El Salvador’s digital bitcoin wallet Chivo has already hit half a million users, according to reports from local media. The country introduced the wallet on Sept 7.
Users receive $30 in bitcoin when they download the wallet for the first time as an incentive. As of Sept 7, the country had purchased 400 bitcoins for its coffers — which by all accounts is ambivalent in terms of its success.
El Salvador’s bitcoin integration is off to a somewhat rocky start, as there have been several protests against its adoption. Protests have come from both opposition forces and citizens — with the latter marching in the streets and even filing a lawsuit.
The country has used a number of measures to incentivize people to use bitcoin. Foreigners, for example, are exempt from paying capital gains tax on their bitcoin profits.

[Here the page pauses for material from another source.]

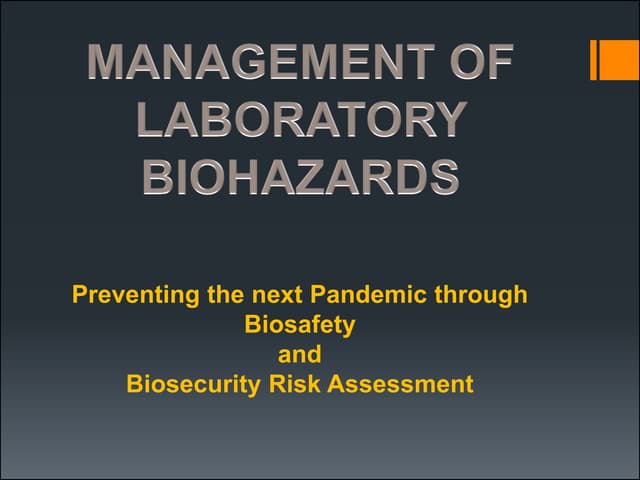 MANAGEMENT OF LABORATORY BIOHAZARDS

Preventing the next Pandemic through Biosafety
and
Biosecurity Risk Assessment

In addition, they receive permanent residency if they decide to move and have an entrepreneurial venture.
Some El Salvadorians have taken to Reddit to talk about the general sentiment surrounding bitcoin. The country celebrated its Independence Day on Sep. 15, and many protested against the current government in the streets. News broke that vandals destroyed bitcoin ATMs in the country, which is further evidence of displeasure with the new law.
One Redditor spoke about bitcoin further cementing existing inequalities — a concern that was one of the major issues citizens have with the government. They also note that the bitcoins in the Chivo wallet could be seized by the government.

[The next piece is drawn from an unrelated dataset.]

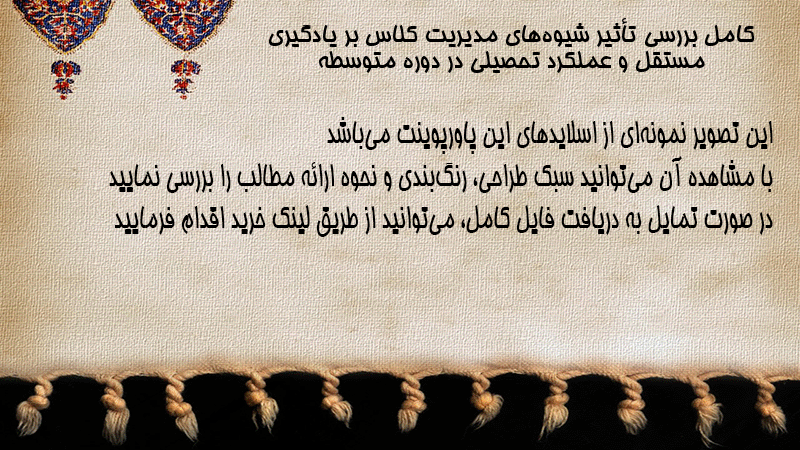 کامل بررسی تأثیر شیوه‌های مدیریت کلاس بر یادگیری مستقل و عملکرد تحصیلی در دوره متوسطه

این تصویر نمونه‌ای از اسلایدهای این پاورپوینت می‌باشد
با مشاهده آن می‌توانید سبک طراحی، رنگ‌بندی و نحوه ارائه مطالب را بررسی نمایید
در صورت تمایل به دریافت فایل کامل، می‌توانید از طریق لینک خرید اقدام فرمایید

One thing that cannot be denied is the fact that BTC payments do indeed reduce costs for cross-border payments. Other countries in the region are keeping a close eye on the development, which is the first of its kind.
Will more countries follow?
It’s unlikely that a large swathe of countries will follow El Salvador’s lead. Most governments are determined to release their own central bank digital currency (CBDC). Those that have accepted cryptocurrencies as an asset class have done so begrudgingly and are laboring to form a regulatory framework.

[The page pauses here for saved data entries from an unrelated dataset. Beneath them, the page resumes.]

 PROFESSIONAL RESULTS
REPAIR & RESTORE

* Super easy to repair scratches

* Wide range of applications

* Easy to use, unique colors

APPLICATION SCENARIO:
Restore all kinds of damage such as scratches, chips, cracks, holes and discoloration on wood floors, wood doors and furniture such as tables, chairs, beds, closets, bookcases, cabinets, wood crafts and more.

The idea of making bitcoin legal tender has been rebutted by China, India, and Russia. With important economies dismissing the asset as having such an important role in the economy, most other countries will likely take the same position.
Having said that, the El Salvador bitcoin experiment could turn up some surprising results. If bitcoin does indeed become the medium for cross-border transactions, then this could encourage more countries to do the same.